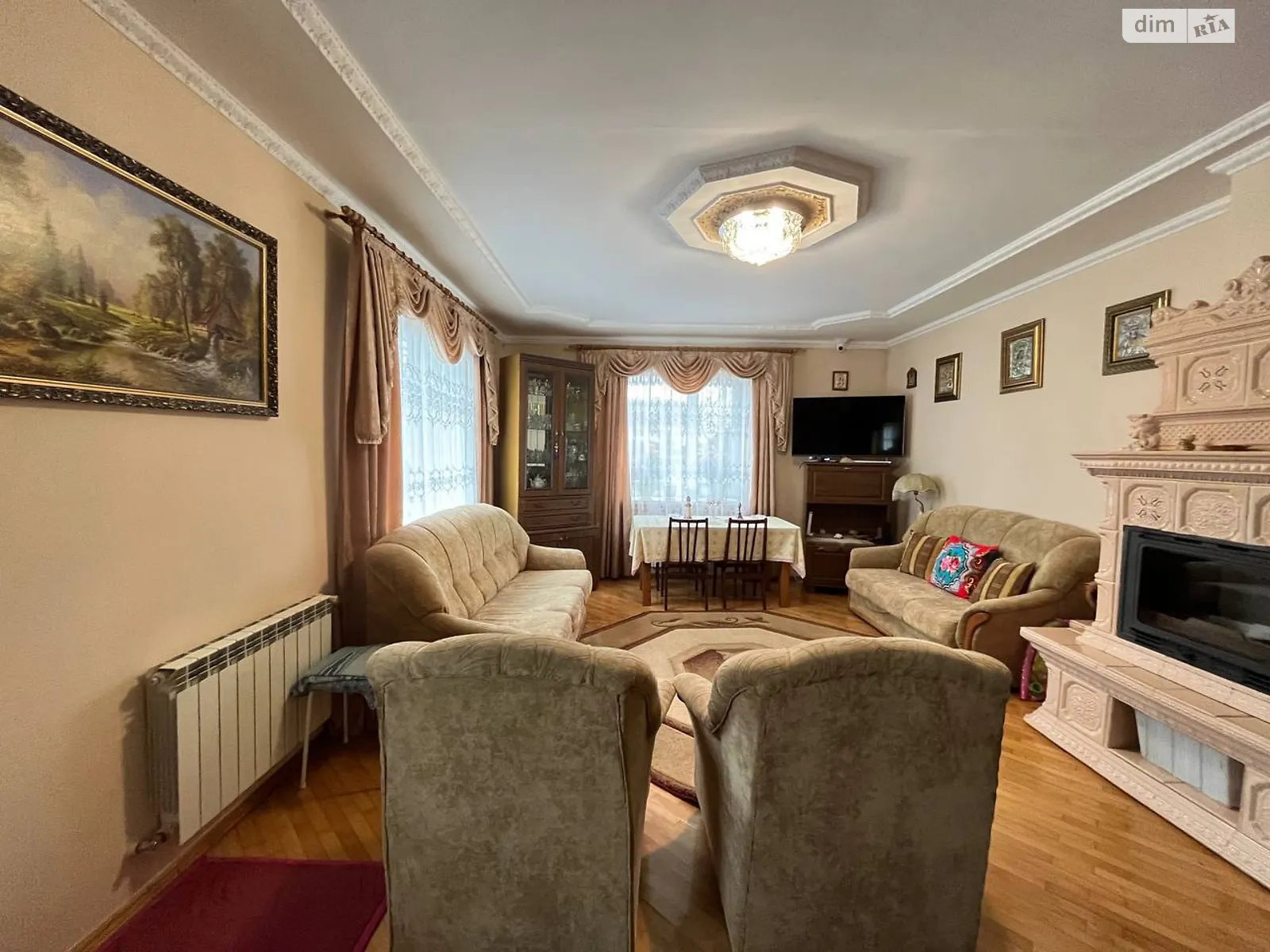 Продається будинок 2 поверховий 135.8 кв. м с басейном, цена: 146000 $ - фото 1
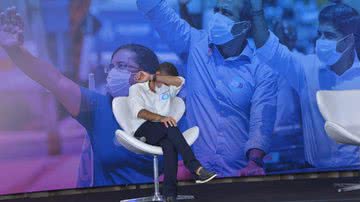 Joílson Cesar/BNews
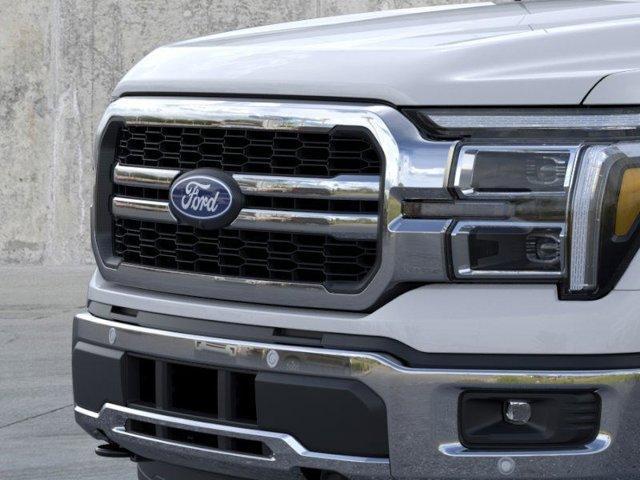 new 2025 Ford F-150 car, priced at $64,275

··········

Work to complete ▸ Copy out the listing exactly as it stands, but not the pictures.

Answer section ▸
 Продається будинок 2 поверховий 135.8 кв. м с басейном, цена: 146000 $ - фото 1
 Joílson Cesar/BNews
 new 2025 Ford F-150 car, priced at $64,275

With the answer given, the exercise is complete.